Ms Harris played down the latest spike in detections, saying results for the four months to October 31 were yet to be independently verified so they could not be relied on for any definitive assessment of trends.
Defence made no such qualification when it released the data in response to a Herald Sun request.
"Until this verification process is complete, any conclusion that there is an increase in prohibited substance use is speculative," Ms Harris said.
The data shows illicit drug detections in the military rose from 76 positive tests in 2010-11 to 144 in 2012-13. In the four months to October 31 there were 68 positive tests that detected 97 substances.
Over the same period the rate of positive tests has risen fourfold, from 3.8 per 1000 to 15.4 per 1000.
Ms Harris said personnel were subjected to random and targeted testing without warning, and could be tested as part of investigations of service offences under the Defence Force Discipline Act.
"Defence also conducts targeted testing against selected defence work areas or against particular ADF individuals where there is suspicion of the use of prohibited substances, or if trends are identified," Ms Harris said.
The armed forces have conducted more than 115,000 drug tests since mid-2005, of which there were 992 positive results and 14 refusals.
The failed tests resulted in 490 soldiers, 237 sailors and 46 air force personnel being sacked.
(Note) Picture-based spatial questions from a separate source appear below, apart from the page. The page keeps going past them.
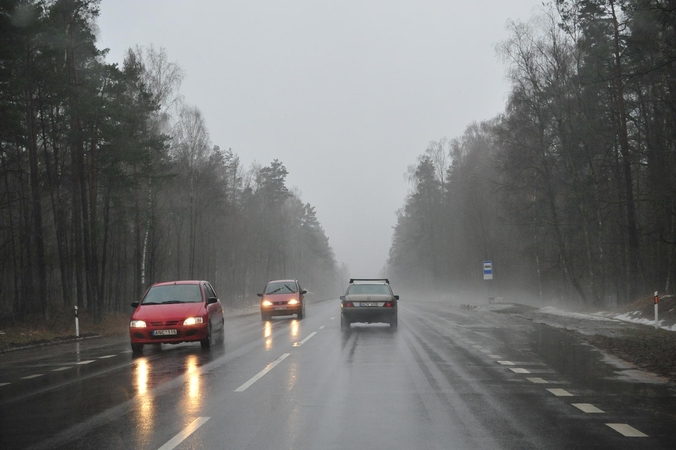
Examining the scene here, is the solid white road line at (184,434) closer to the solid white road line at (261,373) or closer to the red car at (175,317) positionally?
the solid white road line at (261,373)

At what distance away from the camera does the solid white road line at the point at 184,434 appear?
628 cm

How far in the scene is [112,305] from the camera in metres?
46.5

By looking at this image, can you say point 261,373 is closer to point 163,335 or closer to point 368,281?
point 163,335

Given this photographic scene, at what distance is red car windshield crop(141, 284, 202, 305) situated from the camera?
17578 millimetres

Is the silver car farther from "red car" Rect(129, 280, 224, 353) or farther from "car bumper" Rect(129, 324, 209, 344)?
"car bumper" Rect(129, 324, 209, 344)

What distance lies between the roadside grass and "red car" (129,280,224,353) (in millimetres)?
5110

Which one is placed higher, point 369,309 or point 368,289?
point 368,289

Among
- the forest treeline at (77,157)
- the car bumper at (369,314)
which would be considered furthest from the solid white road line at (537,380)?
the forest treeline at (77,157)

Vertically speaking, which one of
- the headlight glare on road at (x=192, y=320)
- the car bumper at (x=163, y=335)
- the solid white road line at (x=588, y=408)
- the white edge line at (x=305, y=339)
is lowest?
the white edge line at (x=305, y=339)

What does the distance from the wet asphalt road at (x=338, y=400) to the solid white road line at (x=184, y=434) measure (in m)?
0.02

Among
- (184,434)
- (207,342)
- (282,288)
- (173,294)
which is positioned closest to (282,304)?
(282,288)

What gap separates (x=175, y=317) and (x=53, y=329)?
11.4 meters

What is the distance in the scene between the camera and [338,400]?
28.8ft

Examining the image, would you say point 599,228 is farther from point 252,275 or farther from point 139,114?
point 252,275
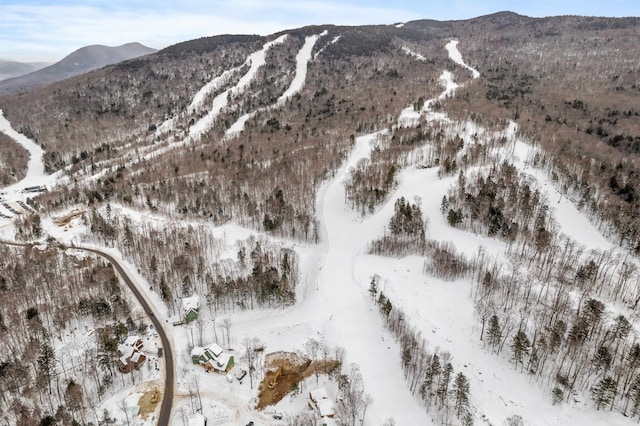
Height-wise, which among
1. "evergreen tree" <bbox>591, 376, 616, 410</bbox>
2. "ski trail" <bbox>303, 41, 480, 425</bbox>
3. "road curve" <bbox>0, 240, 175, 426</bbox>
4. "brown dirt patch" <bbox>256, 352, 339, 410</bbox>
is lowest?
"road curve" <bbox>0, 240, 175, 426</bbox>

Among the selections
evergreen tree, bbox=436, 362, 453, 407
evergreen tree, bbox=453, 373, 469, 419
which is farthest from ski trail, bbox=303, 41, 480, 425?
evergreen tree, bbox=453, 373, 469, 419

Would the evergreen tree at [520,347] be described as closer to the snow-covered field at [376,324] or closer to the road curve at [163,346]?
the snow-covered field at [376,324]

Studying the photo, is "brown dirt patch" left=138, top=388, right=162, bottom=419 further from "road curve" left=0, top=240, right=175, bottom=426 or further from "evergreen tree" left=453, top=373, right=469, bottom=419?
"evergreen tree" left=453, top=373, right=469, bottom=419

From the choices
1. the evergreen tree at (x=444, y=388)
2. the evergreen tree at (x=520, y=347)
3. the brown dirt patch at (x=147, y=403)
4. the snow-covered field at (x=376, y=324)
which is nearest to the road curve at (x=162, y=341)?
the brown dirt patch at (x=147, y=403)

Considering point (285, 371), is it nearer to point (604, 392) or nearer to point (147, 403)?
point (147, 403)

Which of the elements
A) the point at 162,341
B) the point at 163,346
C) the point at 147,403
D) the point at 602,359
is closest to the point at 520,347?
the point at 602,359

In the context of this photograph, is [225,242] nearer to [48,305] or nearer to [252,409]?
[48,305]
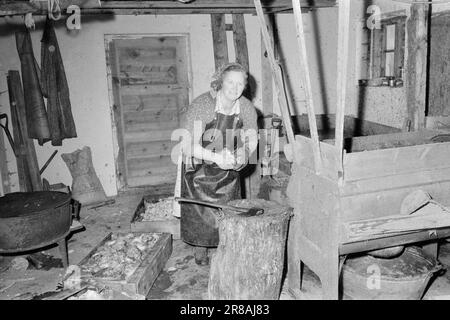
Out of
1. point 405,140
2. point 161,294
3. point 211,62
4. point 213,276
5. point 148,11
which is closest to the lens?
point 213,276

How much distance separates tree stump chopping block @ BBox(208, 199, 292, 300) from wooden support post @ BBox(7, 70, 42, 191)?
4.55 m

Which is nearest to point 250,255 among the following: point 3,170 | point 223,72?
point 223,72

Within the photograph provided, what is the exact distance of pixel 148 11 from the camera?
21.5 feet

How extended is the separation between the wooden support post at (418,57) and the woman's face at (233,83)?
275cm

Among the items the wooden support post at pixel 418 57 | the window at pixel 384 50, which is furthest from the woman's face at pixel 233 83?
the window at pixel 384 50

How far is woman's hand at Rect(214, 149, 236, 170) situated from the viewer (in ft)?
12.8

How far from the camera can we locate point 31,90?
6.30 metres

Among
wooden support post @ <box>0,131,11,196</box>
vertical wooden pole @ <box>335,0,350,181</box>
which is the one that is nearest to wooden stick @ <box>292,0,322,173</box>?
vertical wooden pole @ <box>335,0,350,181</box>

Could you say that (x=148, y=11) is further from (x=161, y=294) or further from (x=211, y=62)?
(x=161, y=294)

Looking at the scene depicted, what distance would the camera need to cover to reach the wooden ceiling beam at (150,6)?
466cm

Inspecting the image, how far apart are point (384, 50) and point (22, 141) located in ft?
22.0

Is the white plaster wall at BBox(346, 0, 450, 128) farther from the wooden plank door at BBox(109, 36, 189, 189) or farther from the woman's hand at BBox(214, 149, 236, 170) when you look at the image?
the woman's hand at BBox(214, 149, 236, 170)
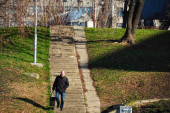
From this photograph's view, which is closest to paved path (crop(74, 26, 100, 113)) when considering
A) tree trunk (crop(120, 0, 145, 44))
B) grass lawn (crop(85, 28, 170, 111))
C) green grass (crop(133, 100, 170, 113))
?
grass lawn (crop(85, 28, 170, 111))

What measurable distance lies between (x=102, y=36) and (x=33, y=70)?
1004cm

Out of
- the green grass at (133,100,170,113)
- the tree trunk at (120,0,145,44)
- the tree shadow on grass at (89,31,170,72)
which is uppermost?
the tree trunk at (120,0,145,44)

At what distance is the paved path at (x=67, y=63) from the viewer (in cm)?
1393

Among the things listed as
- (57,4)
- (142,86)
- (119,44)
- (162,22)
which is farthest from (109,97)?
(162,22)

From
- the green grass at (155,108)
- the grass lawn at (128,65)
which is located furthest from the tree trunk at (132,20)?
the green grass at (155,108)

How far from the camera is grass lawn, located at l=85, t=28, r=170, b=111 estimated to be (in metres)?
15.3

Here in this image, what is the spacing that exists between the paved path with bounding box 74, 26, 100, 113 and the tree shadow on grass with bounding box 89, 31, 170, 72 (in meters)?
0.75

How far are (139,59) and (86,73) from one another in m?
4.24

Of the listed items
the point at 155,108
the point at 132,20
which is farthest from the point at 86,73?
the point at 132,20

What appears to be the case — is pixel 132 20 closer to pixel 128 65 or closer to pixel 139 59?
pixel 139 59

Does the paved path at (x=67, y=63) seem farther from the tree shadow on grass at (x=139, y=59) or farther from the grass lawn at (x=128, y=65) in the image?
the tree shadow on grass at (x=139, y=59)

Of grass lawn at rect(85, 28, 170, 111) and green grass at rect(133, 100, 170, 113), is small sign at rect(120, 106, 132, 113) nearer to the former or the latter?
green grass at rect(133, 100, 170, 113)

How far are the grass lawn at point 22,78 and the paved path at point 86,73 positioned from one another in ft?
7.06

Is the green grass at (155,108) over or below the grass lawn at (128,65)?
below
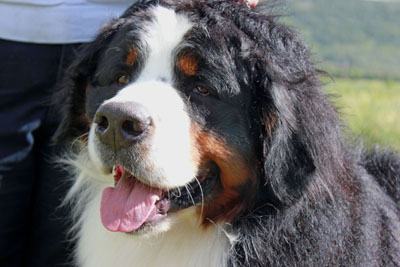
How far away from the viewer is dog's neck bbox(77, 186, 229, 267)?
263 cm

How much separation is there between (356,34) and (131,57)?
1265 cm

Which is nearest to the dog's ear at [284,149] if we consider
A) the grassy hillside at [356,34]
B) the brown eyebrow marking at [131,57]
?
the brown eyebrow marking at [131,57]

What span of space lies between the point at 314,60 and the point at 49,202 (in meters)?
1.97

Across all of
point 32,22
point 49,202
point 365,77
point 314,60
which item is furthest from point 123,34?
point 365,77

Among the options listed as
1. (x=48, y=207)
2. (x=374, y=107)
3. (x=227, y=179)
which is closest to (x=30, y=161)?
(x=48, y=207)

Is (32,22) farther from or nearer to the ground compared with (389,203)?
farther from the ground

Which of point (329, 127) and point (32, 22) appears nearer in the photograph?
point (329, 127)

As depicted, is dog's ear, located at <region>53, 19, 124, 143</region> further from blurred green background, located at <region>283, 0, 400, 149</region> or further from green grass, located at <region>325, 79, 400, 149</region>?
blurred green background, located at <region>283, 0, 400, 149</region>

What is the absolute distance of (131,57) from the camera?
259cm

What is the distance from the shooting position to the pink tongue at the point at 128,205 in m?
2.44

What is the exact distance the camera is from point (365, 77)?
13.0 m

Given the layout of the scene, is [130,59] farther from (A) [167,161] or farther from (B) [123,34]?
(A) [167,161]

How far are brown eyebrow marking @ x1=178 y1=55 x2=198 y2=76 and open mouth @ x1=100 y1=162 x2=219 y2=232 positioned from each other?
0.47 meters

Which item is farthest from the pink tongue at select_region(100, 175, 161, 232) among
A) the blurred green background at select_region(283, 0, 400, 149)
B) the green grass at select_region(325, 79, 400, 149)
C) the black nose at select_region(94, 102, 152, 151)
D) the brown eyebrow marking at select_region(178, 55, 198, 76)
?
the blurred green background at select_region(283, 0, 400, 149)
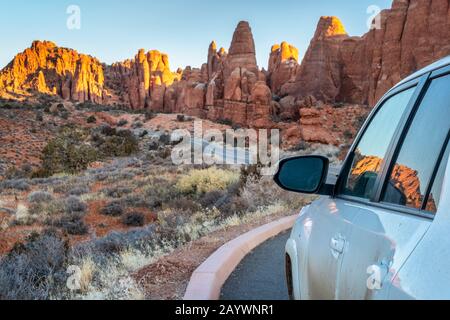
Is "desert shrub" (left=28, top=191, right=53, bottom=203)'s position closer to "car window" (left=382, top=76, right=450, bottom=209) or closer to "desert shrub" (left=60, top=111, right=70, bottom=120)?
"car window" (left=382, top=76, right=450, bottom=209)

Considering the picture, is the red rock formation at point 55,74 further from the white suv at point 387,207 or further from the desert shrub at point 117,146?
the white suv at point 387,207

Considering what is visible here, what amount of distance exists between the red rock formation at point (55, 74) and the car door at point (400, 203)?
98.1 metres

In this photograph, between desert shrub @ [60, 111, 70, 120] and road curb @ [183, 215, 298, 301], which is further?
desert shrub @ [60, 111, 70, 120]

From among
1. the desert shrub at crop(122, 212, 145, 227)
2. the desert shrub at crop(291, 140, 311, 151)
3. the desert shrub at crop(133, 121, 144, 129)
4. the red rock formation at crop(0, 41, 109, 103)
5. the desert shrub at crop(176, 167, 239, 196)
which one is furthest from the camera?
the red rock formation at crop(0, 41, 109, 103)

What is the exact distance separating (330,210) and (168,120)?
5406cm

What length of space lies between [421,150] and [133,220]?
39.2 feet

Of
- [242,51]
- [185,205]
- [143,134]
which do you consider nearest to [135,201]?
[185,205]

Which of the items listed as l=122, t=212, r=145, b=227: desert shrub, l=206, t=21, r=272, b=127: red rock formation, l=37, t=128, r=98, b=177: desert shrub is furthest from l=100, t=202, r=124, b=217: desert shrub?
l=206, t=21, r=272, b=127: red rock formation

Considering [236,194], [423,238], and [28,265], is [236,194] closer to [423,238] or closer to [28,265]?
[28,265]

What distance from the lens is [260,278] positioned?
177 inches

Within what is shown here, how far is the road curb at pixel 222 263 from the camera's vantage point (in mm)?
3656

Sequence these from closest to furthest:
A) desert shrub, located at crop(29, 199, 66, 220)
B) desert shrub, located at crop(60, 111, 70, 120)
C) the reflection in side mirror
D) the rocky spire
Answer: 1. the reflection in side mirror
2. desert shrub, located at crop(29, 199, 66, 220)
3. desert shrub, located at crop(60, 111, 70, 120)
4. the rocky spire

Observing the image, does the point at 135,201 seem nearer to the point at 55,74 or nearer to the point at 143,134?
the point at 143,134

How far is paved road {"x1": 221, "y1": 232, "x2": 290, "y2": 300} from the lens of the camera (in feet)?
13.2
Another 219 were reduced in rank, given a formal warning or censure or were awaiting a decision.
In the 40 months to October 31, for which detailed test results are available, the most commonly abused drugs in the military were cannabis, or its synthetic equivalent, of which there were 176 detections; amphetamines and methamphetamines - 148 detections; steroids, 86; MDMA and DMA, 38; benzodiazepines, 24; and cocaine, 23.
Positive results for cannabis and synthetic cannabis have dropped from more than half of all failed tests in 2010-11 to less than a third in the most recent positive tests.
While the vast majority of our 56,000 navy, army and air force personnel are clean-living, law-abiding citizens, drug use has become an increasing concern for authorities.
In 2011 it was revealed that up to 21 sailors were allegedly running a drug ring from the Garden Island navy base in Sydney and that about 30 more were possibly involved in distributing the contraband.
A year earlier, seven ADF staff were sent home from Afghanistan and drummed out of the army for steroid abuse.